# FV-1 only work with pin 13 grounded



## doublej (Oct 22, 2020)

So I have built the FV-1 Dev board.  Was having some issues getting the eeprom programmed so I gave up using the pedal for that and purchased one of these.  It worked right away and was able to program a test program successfully.  However I am only getting sound out of pin 28 from the Fv-1 when pin 13 is grounded from the stock programs - chorus, flange, and tremolo reverb.  does this indicate a problem with the eeprom (SCL, SDA?). trying to get my head around all of this but im thinking is has to be there.  I am getting continuity between the FV-1 and the eeprom and 3.3v on pin8 of the eeprom.

edit - should clarify that I get sound out of the pedal when pin 13 is not grounded but it is just the dry.  turning up the mix lowers the volume since nothing is coming from pin 28.


----------



## zgrav (Oct 22, 2020)

were you able to get the programs on the purchased eeprom to work in your dev board and it stopped working?   Is that what you mean when you said it worked right away?


----------



## doublej (Oct 22, 2020)

The eeprom I bought was blank I mean that the programmer I bought worked right away vs the one on the Dev board


----------



## zgrav (Oct 22, 2020)

OK.  so your dev board does not seem to work with the EEPROM, or your EEPROM is not programmed correctly even though it looks like it is. or perhaps both.  do you have another fv-1 pedal you can use to confirm your eeprom is working?


----------



## doublej (Oct 22, 2020)

Unfortunately I don’t. I have been thinking about getting a pre programmed eeprom to test. In the meantime is there a way to test the eeprom I have even though it says the bin file has transferred and verified?


----------



## zgrav (Oct 22, 2020)

I would suggest ordering an eeprom with sounds that interest you and see if it works.  If it does, you can then try copying that one and reloading it onto your other EEPROM.  If that works, you can then try changing the programs on your EEPROM to see if you can get it sorted out.

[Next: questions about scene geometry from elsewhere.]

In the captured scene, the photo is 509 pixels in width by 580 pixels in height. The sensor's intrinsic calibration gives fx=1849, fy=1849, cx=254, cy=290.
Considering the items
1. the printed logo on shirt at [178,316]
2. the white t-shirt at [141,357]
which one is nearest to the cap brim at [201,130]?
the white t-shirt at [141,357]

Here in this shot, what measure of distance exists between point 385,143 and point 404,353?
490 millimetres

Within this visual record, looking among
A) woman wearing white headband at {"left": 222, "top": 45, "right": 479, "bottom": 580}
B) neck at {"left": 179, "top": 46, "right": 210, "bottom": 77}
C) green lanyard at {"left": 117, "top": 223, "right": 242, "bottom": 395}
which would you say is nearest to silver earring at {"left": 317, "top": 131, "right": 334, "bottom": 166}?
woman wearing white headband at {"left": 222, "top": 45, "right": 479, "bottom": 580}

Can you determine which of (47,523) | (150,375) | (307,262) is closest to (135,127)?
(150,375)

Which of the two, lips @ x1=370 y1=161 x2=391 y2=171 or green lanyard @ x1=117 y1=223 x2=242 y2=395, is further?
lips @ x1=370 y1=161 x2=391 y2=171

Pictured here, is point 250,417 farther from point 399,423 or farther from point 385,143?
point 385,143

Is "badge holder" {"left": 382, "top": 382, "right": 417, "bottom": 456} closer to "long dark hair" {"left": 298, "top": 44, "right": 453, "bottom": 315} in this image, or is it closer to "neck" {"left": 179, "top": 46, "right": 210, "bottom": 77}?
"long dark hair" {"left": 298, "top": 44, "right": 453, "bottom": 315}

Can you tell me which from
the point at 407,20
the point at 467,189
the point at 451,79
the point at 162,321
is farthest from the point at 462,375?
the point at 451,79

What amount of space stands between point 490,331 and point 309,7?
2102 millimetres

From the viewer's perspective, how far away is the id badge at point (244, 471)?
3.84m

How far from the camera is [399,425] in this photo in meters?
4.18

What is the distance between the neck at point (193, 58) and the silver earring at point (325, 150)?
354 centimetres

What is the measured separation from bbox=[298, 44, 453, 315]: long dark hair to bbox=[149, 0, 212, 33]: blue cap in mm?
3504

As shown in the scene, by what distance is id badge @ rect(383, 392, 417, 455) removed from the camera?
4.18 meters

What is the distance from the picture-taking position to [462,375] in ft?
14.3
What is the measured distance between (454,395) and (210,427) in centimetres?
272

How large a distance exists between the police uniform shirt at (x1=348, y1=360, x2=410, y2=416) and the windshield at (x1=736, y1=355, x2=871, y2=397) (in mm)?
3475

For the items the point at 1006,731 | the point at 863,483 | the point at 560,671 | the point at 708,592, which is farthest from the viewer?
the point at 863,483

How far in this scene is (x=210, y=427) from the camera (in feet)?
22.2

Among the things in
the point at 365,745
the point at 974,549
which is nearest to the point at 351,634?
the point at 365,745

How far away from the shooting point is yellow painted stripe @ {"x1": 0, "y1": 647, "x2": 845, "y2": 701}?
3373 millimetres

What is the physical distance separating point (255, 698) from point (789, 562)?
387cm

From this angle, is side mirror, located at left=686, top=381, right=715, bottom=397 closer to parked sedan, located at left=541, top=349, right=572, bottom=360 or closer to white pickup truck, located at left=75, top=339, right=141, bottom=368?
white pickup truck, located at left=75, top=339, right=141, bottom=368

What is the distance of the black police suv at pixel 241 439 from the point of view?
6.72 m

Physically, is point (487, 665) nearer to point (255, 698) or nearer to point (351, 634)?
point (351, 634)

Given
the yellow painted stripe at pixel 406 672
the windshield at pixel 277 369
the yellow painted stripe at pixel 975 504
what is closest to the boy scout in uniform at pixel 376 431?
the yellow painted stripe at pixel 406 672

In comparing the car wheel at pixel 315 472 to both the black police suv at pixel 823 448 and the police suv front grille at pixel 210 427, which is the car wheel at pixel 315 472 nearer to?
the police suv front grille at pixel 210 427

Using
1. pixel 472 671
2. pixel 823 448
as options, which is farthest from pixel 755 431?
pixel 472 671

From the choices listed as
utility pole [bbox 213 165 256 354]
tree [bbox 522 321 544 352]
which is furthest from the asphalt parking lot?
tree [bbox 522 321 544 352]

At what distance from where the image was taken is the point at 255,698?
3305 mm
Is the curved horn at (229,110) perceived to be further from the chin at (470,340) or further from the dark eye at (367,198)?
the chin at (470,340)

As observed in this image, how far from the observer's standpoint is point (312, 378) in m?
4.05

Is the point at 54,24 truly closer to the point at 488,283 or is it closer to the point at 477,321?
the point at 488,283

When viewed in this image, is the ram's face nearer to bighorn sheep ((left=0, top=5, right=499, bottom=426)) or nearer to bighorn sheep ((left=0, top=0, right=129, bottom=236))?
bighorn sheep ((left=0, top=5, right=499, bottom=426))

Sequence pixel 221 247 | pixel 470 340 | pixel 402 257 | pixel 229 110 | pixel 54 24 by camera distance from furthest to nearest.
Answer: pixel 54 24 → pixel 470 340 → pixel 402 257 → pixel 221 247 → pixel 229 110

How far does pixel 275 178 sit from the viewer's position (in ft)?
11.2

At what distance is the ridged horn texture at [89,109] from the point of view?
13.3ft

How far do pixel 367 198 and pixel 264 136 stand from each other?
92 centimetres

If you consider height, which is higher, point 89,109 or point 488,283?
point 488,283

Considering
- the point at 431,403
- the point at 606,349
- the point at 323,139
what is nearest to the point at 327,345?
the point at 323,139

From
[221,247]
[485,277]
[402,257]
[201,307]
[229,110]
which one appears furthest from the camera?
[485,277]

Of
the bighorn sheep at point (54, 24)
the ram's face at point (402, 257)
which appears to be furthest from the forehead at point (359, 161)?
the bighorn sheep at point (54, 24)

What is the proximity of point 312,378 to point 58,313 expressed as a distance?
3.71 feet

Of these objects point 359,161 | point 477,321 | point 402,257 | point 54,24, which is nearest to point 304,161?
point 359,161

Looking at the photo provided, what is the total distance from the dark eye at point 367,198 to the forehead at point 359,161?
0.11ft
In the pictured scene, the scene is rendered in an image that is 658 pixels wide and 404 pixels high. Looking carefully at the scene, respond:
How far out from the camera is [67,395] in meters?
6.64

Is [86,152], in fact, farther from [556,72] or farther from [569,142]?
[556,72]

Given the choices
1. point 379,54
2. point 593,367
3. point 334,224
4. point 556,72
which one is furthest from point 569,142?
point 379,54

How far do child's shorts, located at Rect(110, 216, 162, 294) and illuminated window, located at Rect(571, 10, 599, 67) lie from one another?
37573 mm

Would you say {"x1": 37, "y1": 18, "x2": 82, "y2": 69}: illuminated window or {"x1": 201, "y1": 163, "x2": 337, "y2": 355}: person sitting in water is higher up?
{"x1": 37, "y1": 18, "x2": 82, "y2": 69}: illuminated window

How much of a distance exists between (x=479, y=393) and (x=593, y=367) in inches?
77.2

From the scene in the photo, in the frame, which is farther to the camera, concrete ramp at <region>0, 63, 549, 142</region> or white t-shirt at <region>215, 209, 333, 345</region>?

And if the programmed eeprom does not work in the DEV board, you can trouble shoot the  board.  Hard to really do that until you know you have a working EEPROM.


----------



## doublej (Oct 23, 2020)

So I was able to find an old windows machine on the attic and it programmed the eeprom!  I guess my Mac just wasn’t working. Still can’t do it directly to the Dev board but at least I know what to track down and that the pedal works


----------



## zgrav (Oct 23, 2020)

Congratulations on sorting those things out.  Good luck with further progress!


----------